Masters Competition Committee Chairman Fred Ridley said Woods violated Rule 26 of the USGA Rules of Golf, part of which requires a player to drop as near as possible to his original spot. But because rules officials first reviewed Woods’ drop and didn’t find an infraction, Ridley cited USGA Rule 33, which saved Woods from disqualification. He was assessed a two-strong penalty instead.
Although some former players and TV analysts called for Woods to withdraw, he played on, shooting a 70 to wind up at 3-under 213.
It is from there that Woods will begin his quest for a 15th major championship — and first come-from-behind major victory.
“Under the rules of golf, I can play,” Woods said. “Once I came to the golf course, I was ready to play.”
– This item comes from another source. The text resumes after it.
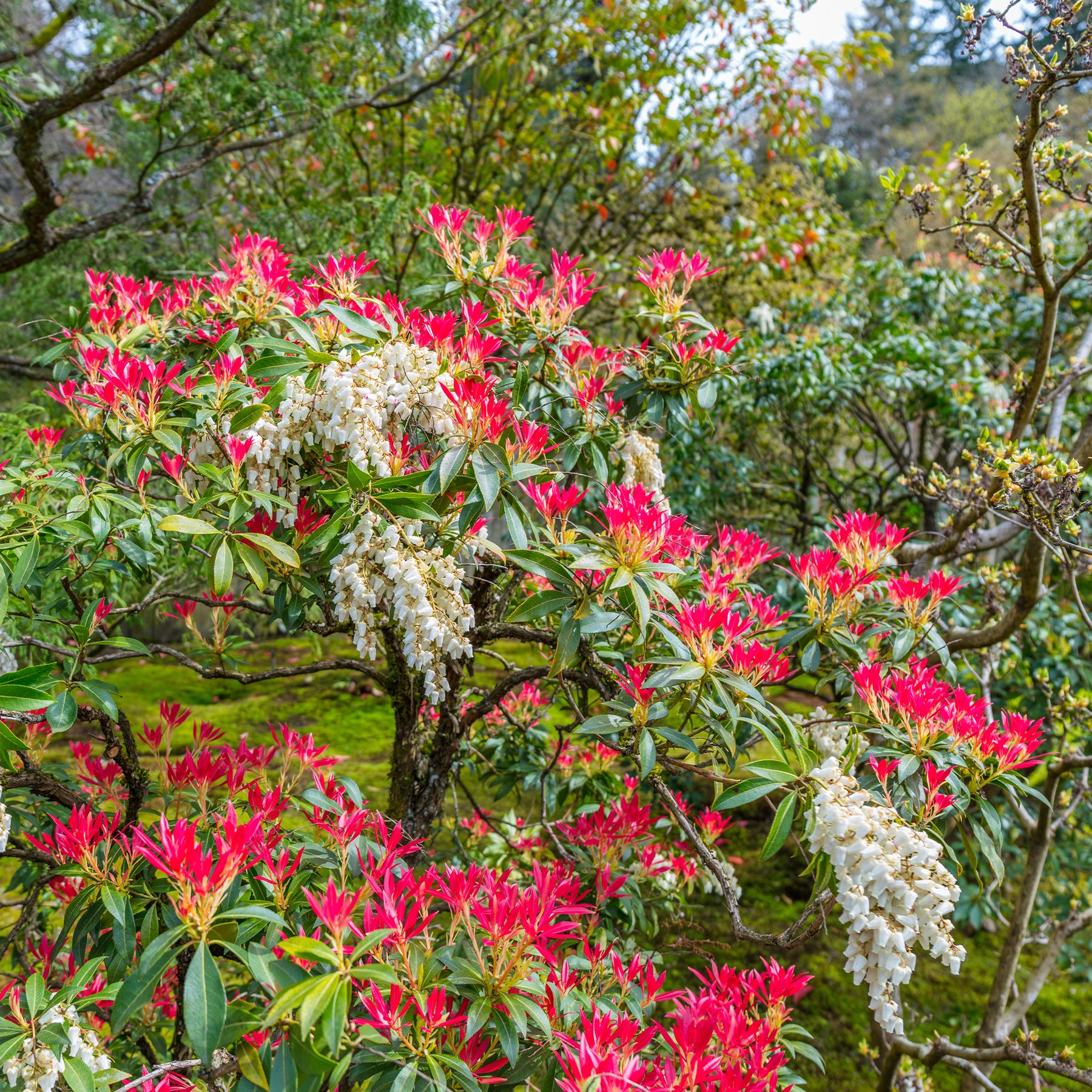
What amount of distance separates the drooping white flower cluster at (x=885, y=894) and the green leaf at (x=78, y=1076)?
32.9 inches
No one played better down the stretch than Snedeker, who birdied 13, 15 and 16 to finish 7-under.
Snedeker won the 2012 FedEx Cup and started strongly this season with a win and two second-place finishes, but he was forced to sit out for five weeks with a rib injury.
“It’s been two seasons, I guess, is the best way to put it,” Snedeker said. “I was healthy — playing great, nothing wrong. Then I got hurt, and I had to start pretty much from scratch again. So (I’m) getting that feeling back, the momentum back, like early in the year.”
Cabrera, who won the 2009 Masters and 2007 U.S. Open, came to Augusta with virtually no momentum. Ranked No. 269 in the world, Cabrera’s best finish this season was a tie for 16th in Houston two weeks ago.
But there’s something about the Masters that seems to transform him. This is the third time since 2009 that he will play in the final group.
“In 2009, I was nervous, anxious,” said Cabrera, who birdied No. 18 to tie Snedeker. “But now I’m very comfortable. I know what I’ve got to do to be able to get the win.”
A trio of Australians — Scott and Marc Leishman at 6-under, second-round leader Jason Day at 5-under — are right behind the leaders. An Australian has never won the Masters.
Saturday was a day of mounting frustration for former LSU golfers David Toms and John Peterson.
Toms got off to a wild start with four birdies and four bogeys in his first 10 holes before bogeying four of the next six to shoot 76 and wind up at 4-over 220.
“I didn’t drive it well today,” he said. “I had a lot of long shots in and couldn’t hold the greens. It got to where I was trying to catch up. When you get a couple over, you try to shoot for pins you’re not supposed to shoot at.”
Peterson birdied Nos. 3 and 13, the latter with a nifty bunker shot to a tightly guarded pin, but finished bogey-bogey to shoot 74. He’s at 6-over 222 and highly perplexed by Augusta National’s massively contoured greens.
“You think it’s going to break, and some of them look like they break uphill,” he said. “Veterans definitely have an advantage having played 10 or 15 years out here.”
Peterson tees off at 9:20 a.m. CDT paired with Englishman David Lynn. Toms tees off a half-hour later with 2009 U.S. Open champion Lucas Glover.